### Instructions for the task
Every line containing the word "google" must be pulled from the records.

### Entries provided
§
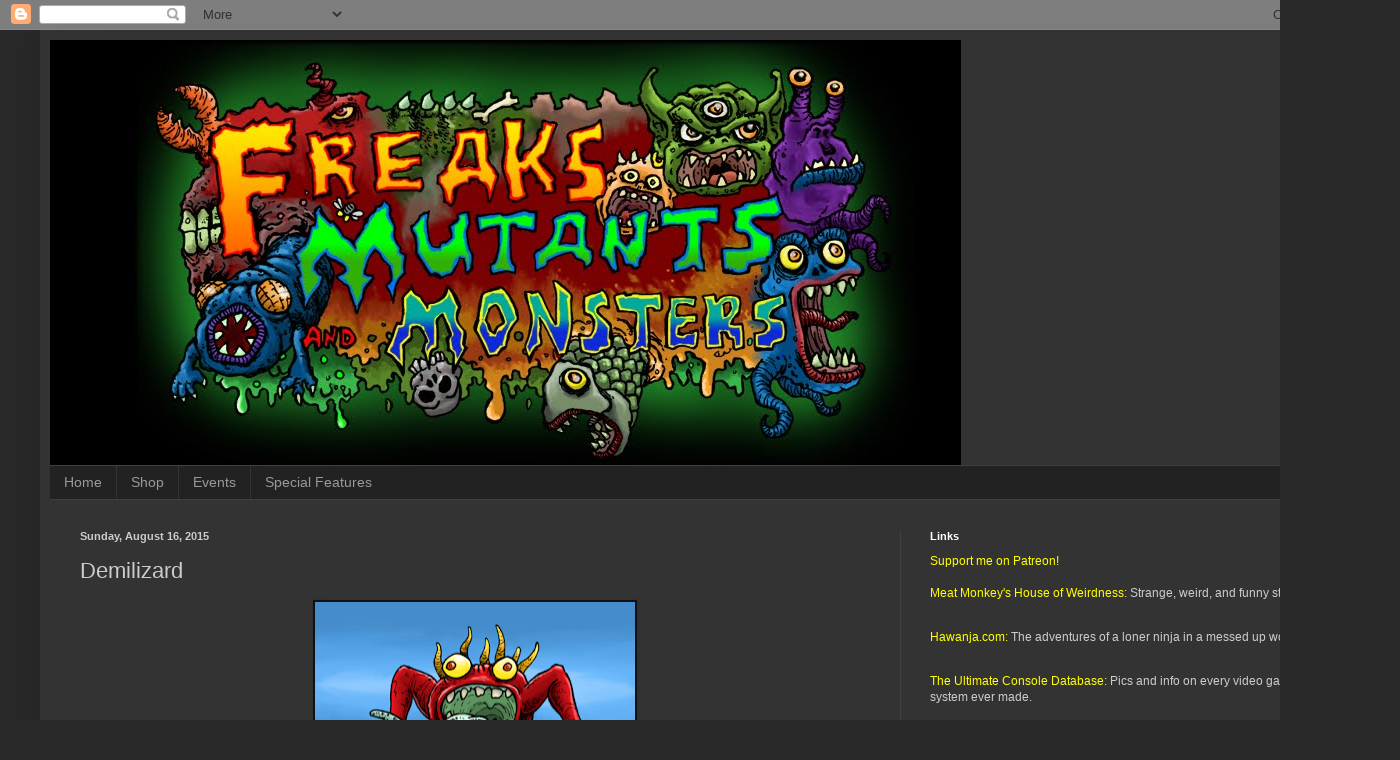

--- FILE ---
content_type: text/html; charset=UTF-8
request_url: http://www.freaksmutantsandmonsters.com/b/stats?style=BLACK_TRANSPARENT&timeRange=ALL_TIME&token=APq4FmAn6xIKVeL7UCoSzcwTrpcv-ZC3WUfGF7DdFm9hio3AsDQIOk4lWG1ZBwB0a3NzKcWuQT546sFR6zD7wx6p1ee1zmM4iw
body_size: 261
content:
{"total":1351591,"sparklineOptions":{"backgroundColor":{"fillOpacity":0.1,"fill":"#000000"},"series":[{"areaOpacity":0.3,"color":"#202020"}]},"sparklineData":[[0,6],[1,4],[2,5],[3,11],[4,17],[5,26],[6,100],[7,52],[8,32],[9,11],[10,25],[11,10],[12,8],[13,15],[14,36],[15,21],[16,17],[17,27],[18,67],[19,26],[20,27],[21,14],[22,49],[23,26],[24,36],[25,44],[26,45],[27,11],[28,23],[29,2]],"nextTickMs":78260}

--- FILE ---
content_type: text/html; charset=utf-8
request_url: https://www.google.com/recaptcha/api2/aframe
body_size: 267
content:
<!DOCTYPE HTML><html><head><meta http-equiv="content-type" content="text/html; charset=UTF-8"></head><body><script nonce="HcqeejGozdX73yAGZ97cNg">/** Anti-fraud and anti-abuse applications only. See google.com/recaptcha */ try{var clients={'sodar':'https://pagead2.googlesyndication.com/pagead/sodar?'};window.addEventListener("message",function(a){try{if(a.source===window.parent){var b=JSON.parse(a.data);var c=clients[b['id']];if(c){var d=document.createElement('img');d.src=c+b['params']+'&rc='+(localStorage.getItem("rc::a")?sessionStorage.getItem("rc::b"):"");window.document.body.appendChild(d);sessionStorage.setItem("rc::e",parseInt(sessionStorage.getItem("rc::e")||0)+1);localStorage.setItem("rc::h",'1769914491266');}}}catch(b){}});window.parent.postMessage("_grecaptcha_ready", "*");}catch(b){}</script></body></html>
§
### Output of the task
request_url: https://www.google.com/recaptcha/api2/aframe
<!DOCTYPE HTML><html><head><meta http-equiv="content-type" content="text/html; charset=UTF-8"></head><body><script nonce="HcqeejGozdX73yAGZ97cNg">/** Anti-fraud and anti-abuse applications only. See google.com/recaptcha */ try{var clients={'sodar':'https://pagead2.googlesyndication.com/pagead/sodar?'};window.addEventListener("message",function(a){try{if(a.source===window.parent){var b=JSON.parse(a.data);var c=clients[b['id']];if(c){var d=document.createElement('img');d.src=c+b['params']+'&rc='+(localStorage.getItem("rc::a")?sessionStorage.getItem("rc::b"):"");window.document.body.appendChild(d);sessionStorage.setItem("rc::e",parseInt(sessionStorage.getItem("rc::e")||0)+1);localStorage.setItem("rc::h",'1769914491266');}}}catch(b){}});window.parent.postMessage("_grecaptcha_ready", "*");}catch(b){}</script></body></html>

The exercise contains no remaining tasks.